Search code examples
regexawksedteamcitypc-lint

Process text file by indented pattern


I've tried some combinations of sed with s/regex/../ but I was not successful. So here is my question: I have a text file which look something like this (PCLint output)

--- Module A
    Info: indented message 1
    Note: indented message 2
    Warning: indented message 3
--- Module B
--- Module C
    Info: indented message 1
--- Module D

I want to change the results to something like the following (teamcity service messages):

[Start Module="Module A"]
    [Message Content="Info: indented message 1"]
    [Message Content="Note: indented message 2"]
    [Message Content="Warning: indented message 3"]
[End Module="Module A"]
[Start Module="Module B"]
[End Module="Module B"]
[Start Module="Module C"]
    [Message Content="Info: indented message 1"]
[End Module="Module C"]
[Start Module="Module D"]
[End Module="Module D"]

So I know that the text is to be split somehow in blocks between each "--- ". Then I should wrap/substitute the text block with regex power. But I have no real clue how to eficiently do this. Ideally I like to use the tools available in busybox e.g. sed, awk, etc. to keep the tools "simple" (need to work on Win64).

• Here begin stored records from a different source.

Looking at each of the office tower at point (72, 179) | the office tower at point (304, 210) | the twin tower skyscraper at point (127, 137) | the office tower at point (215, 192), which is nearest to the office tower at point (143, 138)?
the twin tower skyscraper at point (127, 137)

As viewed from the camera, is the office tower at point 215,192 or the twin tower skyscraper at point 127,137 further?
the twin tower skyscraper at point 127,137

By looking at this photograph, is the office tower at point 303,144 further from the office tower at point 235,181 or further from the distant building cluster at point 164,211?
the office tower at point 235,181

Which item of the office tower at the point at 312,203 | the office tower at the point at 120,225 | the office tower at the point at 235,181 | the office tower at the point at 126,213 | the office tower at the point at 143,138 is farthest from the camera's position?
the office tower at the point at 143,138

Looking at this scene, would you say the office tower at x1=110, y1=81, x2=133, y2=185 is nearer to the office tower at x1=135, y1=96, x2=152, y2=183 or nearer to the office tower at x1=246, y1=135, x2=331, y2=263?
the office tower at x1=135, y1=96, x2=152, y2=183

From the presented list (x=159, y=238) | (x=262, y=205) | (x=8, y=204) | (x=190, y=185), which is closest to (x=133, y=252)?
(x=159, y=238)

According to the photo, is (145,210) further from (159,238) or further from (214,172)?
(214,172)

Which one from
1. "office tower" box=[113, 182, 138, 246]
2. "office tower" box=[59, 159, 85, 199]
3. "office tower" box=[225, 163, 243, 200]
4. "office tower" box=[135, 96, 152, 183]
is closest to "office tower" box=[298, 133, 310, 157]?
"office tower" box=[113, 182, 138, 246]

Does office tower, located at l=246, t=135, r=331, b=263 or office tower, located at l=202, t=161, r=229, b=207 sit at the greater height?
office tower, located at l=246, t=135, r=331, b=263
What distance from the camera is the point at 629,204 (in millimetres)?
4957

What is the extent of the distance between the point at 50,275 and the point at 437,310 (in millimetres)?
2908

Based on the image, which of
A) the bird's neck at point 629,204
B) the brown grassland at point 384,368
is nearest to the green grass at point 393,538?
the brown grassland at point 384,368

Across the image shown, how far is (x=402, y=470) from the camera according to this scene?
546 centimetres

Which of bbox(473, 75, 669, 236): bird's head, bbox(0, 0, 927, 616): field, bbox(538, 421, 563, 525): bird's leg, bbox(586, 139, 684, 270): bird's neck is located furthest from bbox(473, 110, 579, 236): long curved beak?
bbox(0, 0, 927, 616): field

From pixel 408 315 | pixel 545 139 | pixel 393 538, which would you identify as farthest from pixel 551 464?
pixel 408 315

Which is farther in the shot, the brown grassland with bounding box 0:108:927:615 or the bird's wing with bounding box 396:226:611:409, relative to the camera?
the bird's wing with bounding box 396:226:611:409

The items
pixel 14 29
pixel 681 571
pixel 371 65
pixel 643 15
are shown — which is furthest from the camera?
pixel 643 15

Regex I can work with well, but I was not able to scope this. Any hints for me out there?


Solution

  • Awk can do this. You'll want one clause that matches /^---/ which sets a variable to record which module you're in, and also outputs the End line for the previous module (if any) and Start line for the next one. Then a second clause which outputs the message lines.

    $ cat input | awk '/^---/ { IFS=" "; oldM=M; M=$3; if (oldM) { print "[End Module=\"Module " oldM "\"]"; }; print "[Begin Module=\"Module " M "\"]"; } /^    (.*)$/ { gsub(/^ +/, "", $0); print "    [Message Content=\"" $0 "\"]"; } END { print "[End Module=\"Module " M "\"]"; }'
    [Begin Module="Module A"]
        [Message Content="Info: indented message 1"]
        [Message Content="Note: indented message 2"]
        [Message Content="Warning: indented message 3"]
    [End Module="Module A"]
    [Begin Module="Module B"]
    [End Module="Module B"]
    [Begin Module="Module C"]
        [Message Content="Info: indented message 1"]
    [End Module="Module C"]
    [Begin Module="Module D"]
    [End Module="Module D"]